477 U.S. 242, 248 (1986). The party moving for summary judgment bears the burden of showing the absence

of a genuine issue as to any material fact. Celotex Corp. v. Catrett, 477 U.S. 317, 323

(1986). Once such a showing has been made, the non-moving party must offer specific facts contradicting those averred by the movant to establish a genuine issue of material fact.

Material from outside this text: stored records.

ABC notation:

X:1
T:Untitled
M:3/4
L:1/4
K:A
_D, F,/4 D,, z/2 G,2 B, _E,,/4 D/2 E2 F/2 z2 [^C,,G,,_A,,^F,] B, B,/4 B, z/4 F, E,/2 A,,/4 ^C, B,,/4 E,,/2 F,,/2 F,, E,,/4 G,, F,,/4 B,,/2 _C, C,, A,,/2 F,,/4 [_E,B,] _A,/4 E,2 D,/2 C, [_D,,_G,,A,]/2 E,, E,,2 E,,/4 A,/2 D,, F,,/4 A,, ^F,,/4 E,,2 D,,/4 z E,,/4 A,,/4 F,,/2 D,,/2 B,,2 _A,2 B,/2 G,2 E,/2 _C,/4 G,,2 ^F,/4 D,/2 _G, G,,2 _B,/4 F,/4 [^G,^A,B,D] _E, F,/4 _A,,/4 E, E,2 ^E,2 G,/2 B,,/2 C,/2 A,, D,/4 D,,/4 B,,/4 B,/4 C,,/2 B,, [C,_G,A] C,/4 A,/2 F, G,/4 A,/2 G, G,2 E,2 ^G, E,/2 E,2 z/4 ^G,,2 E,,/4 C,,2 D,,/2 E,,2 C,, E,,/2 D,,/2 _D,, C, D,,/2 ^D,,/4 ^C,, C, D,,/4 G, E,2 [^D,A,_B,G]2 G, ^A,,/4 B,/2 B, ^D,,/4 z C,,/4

Lujan v. Nat'l Wildlife Fed’n, 497 U.S. 871, 888 (1990). Therefore, the non-moving party

may not oppose summary judgment simply on the basis of the pleadings, or on conclusory statements that a factual issue exists. Anderson, 477 U.S. at 248. “A party asserting that a

fact cannot be or is genuinely disputed must support the assertion by citing to particular parts of materials in the record . . . or showing that the materials cited do not establish the

absence or presence of a genuine dispute, or that an adverse party cannot produce admissible evidence to support the fact.” FED. R. Civ. P. 56(c)(1)(A)-(B). In evaluating whether summary judgment should be granted, “[t]he court need consider only the cited materials, but it may consider other materials in the record.” Feb. R. Civ. P. 56(c)(3). “Inferences should be drawn in the light most favorable to the non-moving party, and where

the non-moving party's evidence contradicts the movant's, then the non-movant's must be

taken as true.” Big Apple BMW, Inc. v. BMW of N. Am., Inc., 974 F.2d 1358, 1363 (3d Cir. 1992), cert. denied 507 U.S. 912 (1993).

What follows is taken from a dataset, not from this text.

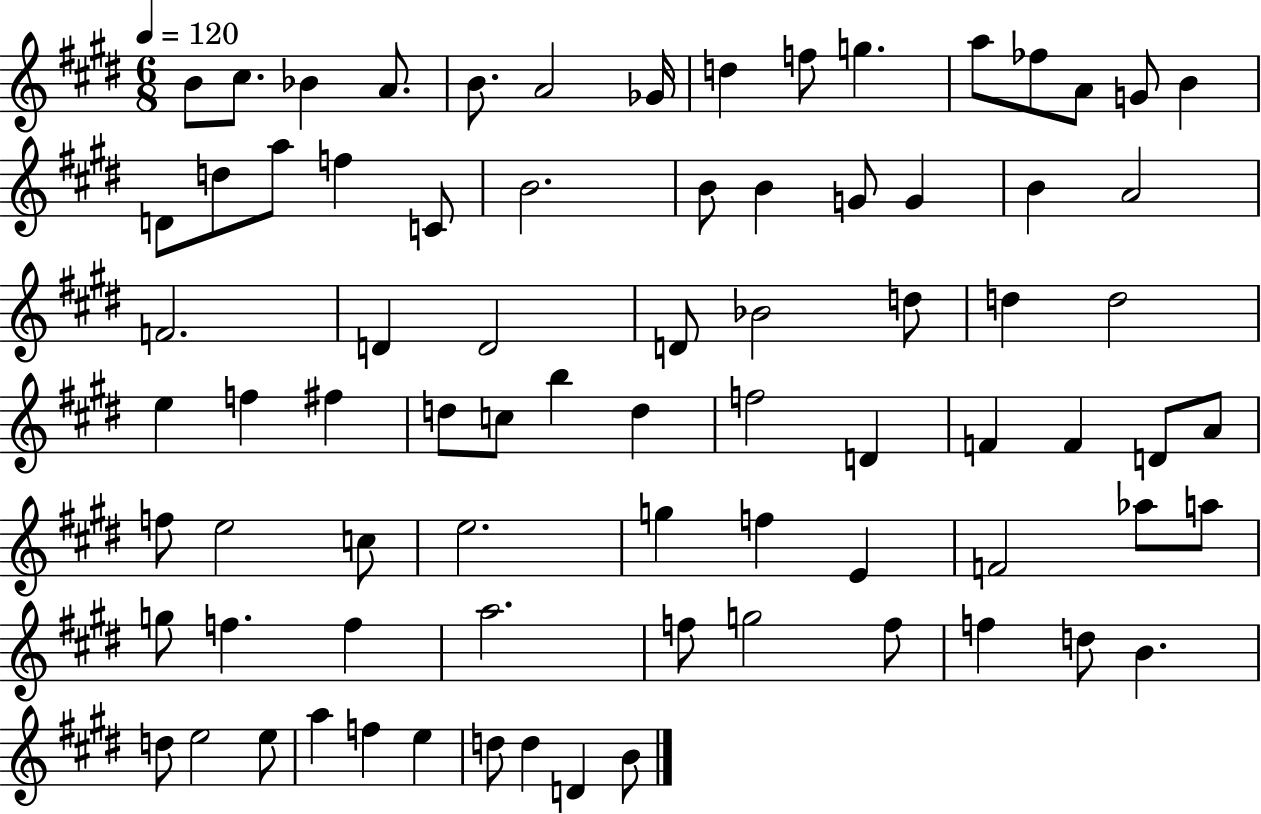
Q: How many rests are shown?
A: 0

However, “facts must be viewed in the light most favorable to the nonmoving party only if there is a ‘genuine’ dispute as to those facts.” Scoft v. Harris, 550 U.S. 372, 380 (2007). if a party has carried its burden under the summary judgment rule, its opponent must do more than simply show that there is some metaphysical doubt as to the material facts. Where the record taken as a whole could not lead a rational trier of fact to find for the nonmoving party, there is no genuine issue for trial. The mere existence of some alleged factual dispute between the parties will not defeat an otherwise properly supported motion for summary judgment; the requirement is that there be no genuine issue of material fact. When opposing parties tell two different stories, one of which is blatantly contradicted by the record, so that no reasonable jury could believe it, a court should not adopt that version of the facts for purposes of ruling on a motion for summary judgment. Id. (internal quotations, citations, and alterations omitted). IV. ANALYSIS 1. Americans with Disabilities Act Claim With respect to Navarro’s ADA claim, the basis for Defendants’ Motion for Summary Judgment is that Plaintiff does not meet the threshold for jurisdiction under the ADA, and thus “subject matter jurisdiction is contested by this Motion.” (Doc. 20, at 4). Under the Americans with Disabilities Act, “the term ‘employer’ means a person engaged in an industry affecting commerce who has fifteen or more employees for each working day in each of twenty or more calendar weeks in the current or preceding calendar year.” 42 U.S.C. § 12101(5)(A).